Exercise directions> What you should output is the data below, unchanged in every character.

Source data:
....

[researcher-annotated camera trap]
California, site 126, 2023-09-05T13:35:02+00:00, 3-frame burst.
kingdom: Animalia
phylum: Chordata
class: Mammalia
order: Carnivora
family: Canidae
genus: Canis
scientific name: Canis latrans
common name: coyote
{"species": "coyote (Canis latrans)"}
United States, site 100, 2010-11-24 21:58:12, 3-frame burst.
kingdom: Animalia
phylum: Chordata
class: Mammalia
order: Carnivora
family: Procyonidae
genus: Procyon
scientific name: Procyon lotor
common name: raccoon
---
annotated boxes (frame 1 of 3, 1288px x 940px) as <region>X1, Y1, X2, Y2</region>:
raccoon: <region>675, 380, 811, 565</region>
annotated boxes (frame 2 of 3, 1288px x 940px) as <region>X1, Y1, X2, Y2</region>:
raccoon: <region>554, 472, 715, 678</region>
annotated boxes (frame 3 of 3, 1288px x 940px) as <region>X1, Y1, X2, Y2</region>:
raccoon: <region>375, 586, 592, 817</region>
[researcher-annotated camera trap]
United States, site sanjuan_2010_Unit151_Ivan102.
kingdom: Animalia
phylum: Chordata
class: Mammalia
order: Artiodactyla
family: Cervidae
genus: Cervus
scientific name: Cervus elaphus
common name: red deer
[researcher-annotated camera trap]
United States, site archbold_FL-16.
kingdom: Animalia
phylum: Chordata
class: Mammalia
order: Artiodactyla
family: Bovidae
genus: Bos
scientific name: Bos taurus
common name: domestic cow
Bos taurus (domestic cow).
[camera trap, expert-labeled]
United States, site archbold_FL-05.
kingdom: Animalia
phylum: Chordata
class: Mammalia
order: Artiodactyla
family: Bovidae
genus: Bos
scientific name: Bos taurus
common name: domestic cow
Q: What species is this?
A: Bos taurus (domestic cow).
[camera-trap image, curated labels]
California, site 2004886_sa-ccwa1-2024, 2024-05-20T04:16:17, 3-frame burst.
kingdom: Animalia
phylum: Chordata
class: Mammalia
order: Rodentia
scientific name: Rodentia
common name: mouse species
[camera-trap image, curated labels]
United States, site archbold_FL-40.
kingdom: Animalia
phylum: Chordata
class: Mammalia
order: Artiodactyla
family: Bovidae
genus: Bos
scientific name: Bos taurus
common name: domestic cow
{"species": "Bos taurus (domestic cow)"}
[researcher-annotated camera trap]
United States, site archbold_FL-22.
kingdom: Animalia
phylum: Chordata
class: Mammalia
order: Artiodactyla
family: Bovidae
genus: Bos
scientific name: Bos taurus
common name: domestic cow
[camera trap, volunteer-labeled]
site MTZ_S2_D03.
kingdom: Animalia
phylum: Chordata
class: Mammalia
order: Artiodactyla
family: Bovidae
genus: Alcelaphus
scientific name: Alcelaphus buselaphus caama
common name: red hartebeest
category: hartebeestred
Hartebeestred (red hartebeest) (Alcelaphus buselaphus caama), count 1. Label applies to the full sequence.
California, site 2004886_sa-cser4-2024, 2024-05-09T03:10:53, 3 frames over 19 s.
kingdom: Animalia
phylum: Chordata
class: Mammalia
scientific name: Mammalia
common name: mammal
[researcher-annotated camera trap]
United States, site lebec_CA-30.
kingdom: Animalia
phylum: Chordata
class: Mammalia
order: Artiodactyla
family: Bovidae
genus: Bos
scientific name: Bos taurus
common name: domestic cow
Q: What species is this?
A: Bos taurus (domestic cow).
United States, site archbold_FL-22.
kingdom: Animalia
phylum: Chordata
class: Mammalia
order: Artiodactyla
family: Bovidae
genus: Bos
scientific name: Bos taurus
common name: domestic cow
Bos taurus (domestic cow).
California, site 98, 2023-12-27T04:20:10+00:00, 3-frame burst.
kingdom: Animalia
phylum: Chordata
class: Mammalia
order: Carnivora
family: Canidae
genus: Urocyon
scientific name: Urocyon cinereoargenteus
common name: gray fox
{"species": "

....

Answer for the task>
[researcher-annotated camera trap]
California, site 126, 2023-09-05T13:35:02+00:00, 3-frame burst.
kingdom: Animalia
phylum: Chordata
class: Mammalia
order: Carnivora
family: Canidae
genus: Canis
scientific name: Canis latrans
common name: coyote
{"species": "coyote (Canis latrans)"}
United States, site 100, 2010-11-24 21:58:12, 3-frame burst.
kingdom: Animalia
phylum: Chordata
class: Mammalia
order: Carnivora
family: Procyonidae
genus: Procyon
scientific name: Procyon lotor
common name: raccoon
---
annotated boxes (frame 1 of 3, 1288px x 940px) as <region>X1, Y1, X2, Y2</region>:
raccoon: <region>675, 380, 811, 565</region>
annotated boxes (frame 2 of 3, 1288px x 940px) as <region>X1, Y1, X2, Y2</region>:
raccoon: <region>554, 472, 715, 678</region>
annotated boxes (frame 3 of 3, 1288px x 940px) as <region>X1, Y1, X2, Y2</region>:
raccoon: <region>375, 586, 592, 817</region>
[researcher-annotated camera trap]
United States, site sanjuan_2010_Unit151_Ivan102.
kingdom: Animalia
phylum: Chordata
class: Mammalia
order: Artiodactyla
family: Cervidae
genus: Cervus
scientific name: Cervus elaphus
common name: red deer
[researcher-annotated camera trap]
United States, site archbold_FL-16.
kingdom: Animalia
phylum: Chordata
class: Mammalia
order: Artiodactyla
family: Bovidae
genus: Bos
scientific name: Bos taurus
common name: domestic cow
Bos taurus (domestic cow).
[camera trap, expert-labeled]
United States, site archbold_FL-05.
kingdom: Animalia
phylum: Chordata
class: Mammalia
order: Artiodactyla
family: Bovidae
genus: Bos
scientific name: Bos taurus
common name: domestic cow
Q: What species is this?
A: Bos taurus (domestic cow).
[camera-trap image, curated labels]
California, site 2004886_sa-ccwa1-2024, 2024-05-20T04:16:17, 3-frame burst.
kingdom: Animalia
phylum: Chordata
class: Mammalia
order: Rodentia
scientific name: Rodentia
common name: mouse species
[camera-trap image, curated labels]
United States, site archbold_FL-40.
kingdom: Animalia
phylum: Chordata
class: Mammalia
order: Artiodactyla
family: Bovidae
genus: Bos
scientific name: Bos taurus
common name: domestic cow
{"species": "Bos taurus (domestic cow)"}
[researcher-annotated camera trap]
United States, site archbold_FL-22.
kingdom: Animalia
phylum: Chordata
class: Mammalia
order: Artiodactyla
family: Bovidae
genus: Bos
scientific name: Bos taurus
common name: domestic cow
[camera trap, volunteer-labeled]
site MTZ_S2_D03.
kingdom: Animalia
phylum: Chordata
class: Mammalia
order: Artiodactyla
family: Bovidae
genus: Alcelaphus
scientific name: Alcelaphus buselaphus caama
common name: red hartebeest
category: hartebeestred
Hartebeestred (red hartebeest) (Alcelaphus buselaphus caama), count 1. Label applies to the full sequence.
California, site 2004886_sa-cser4-2024, 2024-05-09T03:10:53, 3 frames over 19 s.
kingdom: Animalia
phylum: Chordata
class: Mammalia
scientific name: Mammalia
common name: mammal
[researcher-annotated camera trap]
United States, site lebec_CA-30.
kingdom: Animalia
phylum: Chordata
class: Mammalia
order: Artiodactyla
family: Bovidae
genus: Bos
scientific name: Bos taurus
common name: domestic cow
Q: What species is this?
A: Bos taurus (domestic cow).
United States, site archbold_FL-22.
kingdom: Animalia
phylum: Chordata
class: Mammalia
order: Artiodactyla
family: Bovidae
genus: Bos
scientific name: Bos taurus
common name: domestic cow
Bos taurus (domestic cow).
California, site 98, 2023-12-27T04:20:10+00:00, 3-frame burst.
kingdom: Animalia
phylum: Chordata
class: Mammalia
order: Carnivora
family: Canidae
genus: Urocyon
scientific name: Urocyon cinereoargenteus
common name: gray fox
{"species": "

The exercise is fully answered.